This story first appeared in the October 2015 edition of the Arsenal Magazine.
After four rounds of the current Premier League season, just 35 per cent of all victories had come in home matches. That’s compared to an overall home win rate throughout the Premier League era of 63 per cent.
Arsenal’s own form at Emirates Stadium had also stuttered lately, yet on the road the Gunners have lost just one of the last 14 matches, a run stretching back to January. In fact, over the last 44 league games, Arsène Wenger’s men have taken exactly the same number of points at home as they have away.
So is this a sign that playing in front of your own fans doesn’t offer as much advantage as it did in the past?
The boss is not convinced. Speaking exclusively to the Arsenal Magazine, the manager said there may be explanations for this trend, but stated that the Emirates faithful have a bigger part to play than ever before when it comes to supporting the team and influencing results.
This season in the Premier League there have been nine home wins, compared to 17 away. Has that surprised you, and what do you think it's down to?
I think it’s hugely surprising – it’s a huge surprise. It’s absolutely against all the rules that exist in the history of the game. But you have to be cautious because it’s only over a short period of time. I don’t believe these numbers will still stand at the end of the Premier League season, so the distance is not big enough yet to come to a definite conclusion.

WORK REQUIRED: Continue the Arsenal Magazine article on home advantage in the Premier League, starting right after its last sentence.

INFORMATION SUPPLIED:
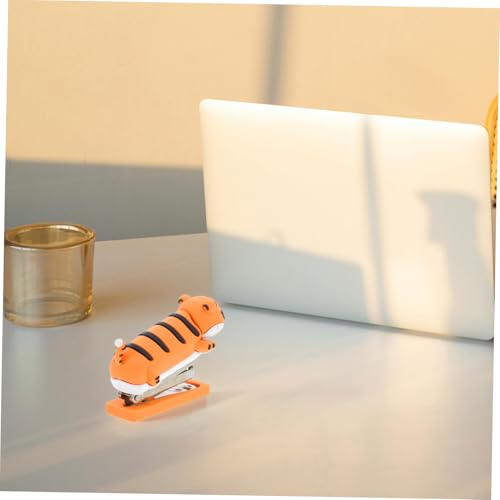 Housoutil Kompakter Mini Hefter Tigerform Tragbar Robust Für Schule Büro Schnelles Heften Mädchen Desktop Hefter Tierhefter Für Zuhause von Housoutil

ANSWER BOX:
But, saying that, this could indicate that the transitional side of the game has become more important. The speed of going from defence to offence is higher, and that we have more players in the league now who can absorb the distances we have to cover. There are lots of players who are quick in transition and have the physical qualities to cover 70 yards at a good pace.
When you prepare for a game, how much does the fact it's a home or away fixture affect your preparation?
I would say 90 per cent doesn’t change regardless of whether it’s home or away. I think at the end of the day it’s more down to how quickly we pass the ball, and move that will create the difference on the day.
But you do think we face tight lines at home, especially at the moment. So at home you think you select more players who can play through the lines, players who can be quick on the counter-attack three or four times per half, and choose players who can make runs behind defenders. What’s vital as well is having speed and players who can break on the flanks.
Overall, is there less difference between home games and away games than there used to be?
At the moment, yes there is, but I would also say, when you look at the history of all these games, most are decided by the first goal. A new scientific study within the Champions League last year was that, more than ever, the team who scores first wins.
Why? Because it puts the team in a very strong position to be able to counter attack, and that is the easiest way to attack without opening yourself up. Having said that, I think on a longer distance the current numbers about away games will be reversed.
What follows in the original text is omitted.